Extrait du texte »
= = = = =

C’est en pleine tourmente que devront être introduites les réformes. Toutefois, rétablir les circuits économiques, pallier au chômage, aux faillites, assurer les services publics et la sécurité, durant la période de reprise, les priorités seront multiples, et les urgences pourraient faire oublier les réformes en profondeur, sauf si la pandémie est si sérieuse qu’elle modifie profondément, très profondément, et durablement, notre rapport à l’humain et à la nature.
En outre, toujours plaidant l’urgence, il sera tentant, et commode, de revenir aux anciennes façons de faire, aidé en cela par la résilience, et les ruses, de l’économie de marché. Les historiens nous le disent : « Ni les crises financières, ni les guerres, ni les épidémies n’ont infléchi la dynamique d’accumulation matérielle du monde. »[iv] Ne doit-on pas en conclure qu’existent dans l’univers économique certains invariants, des conditions avec lesquelles il faudra composer si l’on souhaite établir un nouveau « pacte citoyen »?
La tâche sera ardue.

= = = = =

Travail à faire »
1. Recopiez un passage de l'extrait sur les réformes après la pandémie : commencez aux mots « En outre, toujours » et arrêtez-vous après « tâche sera ardue. ».
2. Poursuivez l'extrait sur les réformes après la pandémie à partir de sa dernière phrase.

Informations extraites »

= = = = =

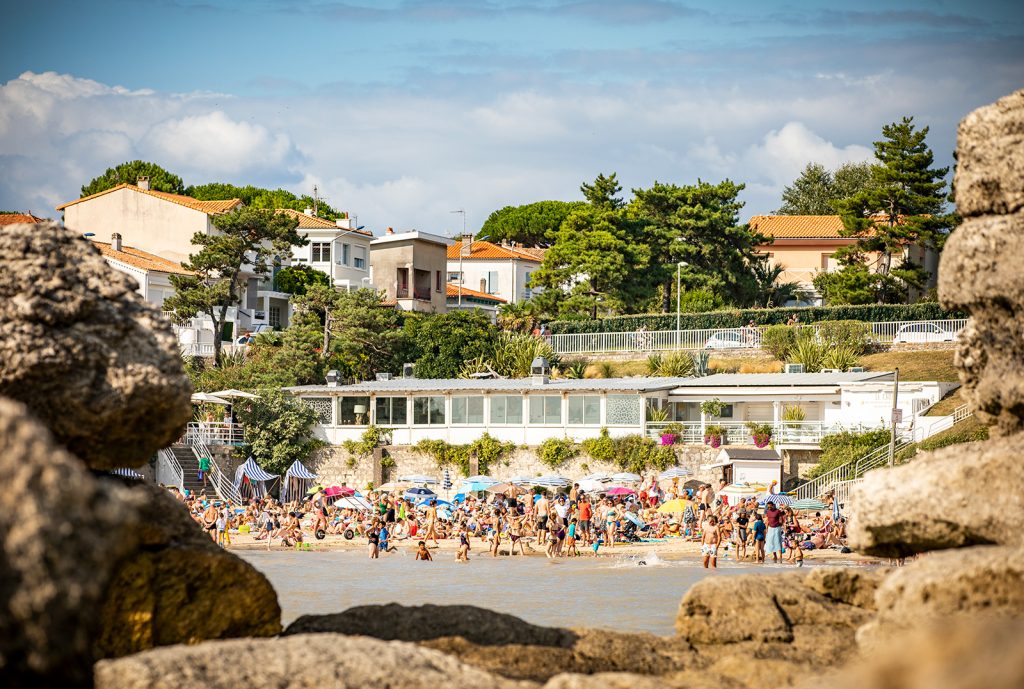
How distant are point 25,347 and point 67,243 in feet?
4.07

= = = = =

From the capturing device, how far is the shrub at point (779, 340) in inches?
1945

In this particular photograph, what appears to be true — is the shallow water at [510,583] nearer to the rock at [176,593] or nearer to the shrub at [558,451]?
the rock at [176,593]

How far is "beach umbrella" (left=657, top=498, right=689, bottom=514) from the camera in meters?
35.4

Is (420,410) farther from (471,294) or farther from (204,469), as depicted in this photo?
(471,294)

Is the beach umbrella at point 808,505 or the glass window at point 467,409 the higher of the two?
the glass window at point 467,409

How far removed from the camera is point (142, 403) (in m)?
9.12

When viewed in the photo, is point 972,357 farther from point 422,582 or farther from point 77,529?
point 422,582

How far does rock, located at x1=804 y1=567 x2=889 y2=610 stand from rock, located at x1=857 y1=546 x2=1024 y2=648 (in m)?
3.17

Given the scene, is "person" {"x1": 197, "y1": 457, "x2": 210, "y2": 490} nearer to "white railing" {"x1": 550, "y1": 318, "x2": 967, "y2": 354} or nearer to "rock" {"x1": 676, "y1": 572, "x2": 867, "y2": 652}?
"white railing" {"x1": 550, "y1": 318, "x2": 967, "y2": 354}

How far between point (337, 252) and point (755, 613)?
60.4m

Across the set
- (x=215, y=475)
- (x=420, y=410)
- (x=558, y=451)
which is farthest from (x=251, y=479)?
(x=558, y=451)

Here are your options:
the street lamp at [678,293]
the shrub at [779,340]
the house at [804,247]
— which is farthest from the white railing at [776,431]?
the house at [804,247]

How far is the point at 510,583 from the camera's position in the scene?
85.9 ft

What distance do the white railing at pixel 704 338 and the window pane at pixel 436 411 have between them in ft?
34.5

= = = = =

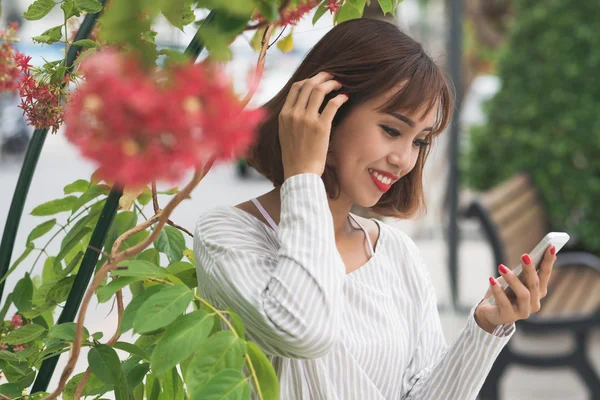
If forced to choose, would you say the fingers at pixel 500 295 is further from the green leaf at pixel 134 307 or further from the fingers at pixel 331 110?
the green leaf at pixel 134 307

= = = = =

Réponses dans l'ordre »
1.
En outre, toujours plaidant l’urgence, il sera tentant, et commode, de revenir aux anciennes façons de faire, aidé en cela par la résilience, et les ruses, de l’économie de marché. Les historiens nous le disent : « Ni les crises financières, ni les guerres, ni les épidémies n’ont infléchi la dynamique d’accumulation matérielle du monde. »[iv] Ne doit-on pas en conclure qu’existent dans l’univers économique certains invariants, des conditions avec lesquelles il faudra composer si l’on souhaite établir un nouveau « pacte citoyen »?
La tâche sera ardue.

2.
L’économie de marché, ce n’est pas seulement le règne du tout monétaire; c’est une logique : le principe de maximisation; c’est une éthique : avoir les moyens, c’est avoir droit. L’Humain n’y est plus guère humain, ni à peine citoyen, il est client, à l’épicerie, à l’hôpital, à l’université, même en prison, quand il ne devient pas marchandise ou pire.
Car, l’économie de marché, c’est aussi le triomphe du signe, de l’apparence. Les valeurs d’usage s’effacent derrière les signes. Les voitures, de véhicules, sont devenues expression de statut, les compétences s’estompent derrière les sondages et la popularité, et la qualité du soin derrière l’efficacité et la rentabilité. Car ce sont les signes, non les essences, qu’on achète et qu’on vend. Et celui ou celle qui n’a pas les moyens d’acquérir des signes n’a pas d’existence dans la société de marché.
Le langage pernicieux du marché s’est infiltré partout. Pas seulement un vocabulaire, mais un parler, un langage concret, monosémique, utilitariste, et des sigles, un prélude à la quantification; fi de la métaphore et des termes génériques. Et que dire de l’implicite? On ne suggère plus, on régit. Plus de valeurs, des normes! Car si les valeurs sont l’antithèse du marché, les normes sont signes et s’achètent. L’honneur ne s’achète pas, ni la dignité, mais les signes honorifiques, si!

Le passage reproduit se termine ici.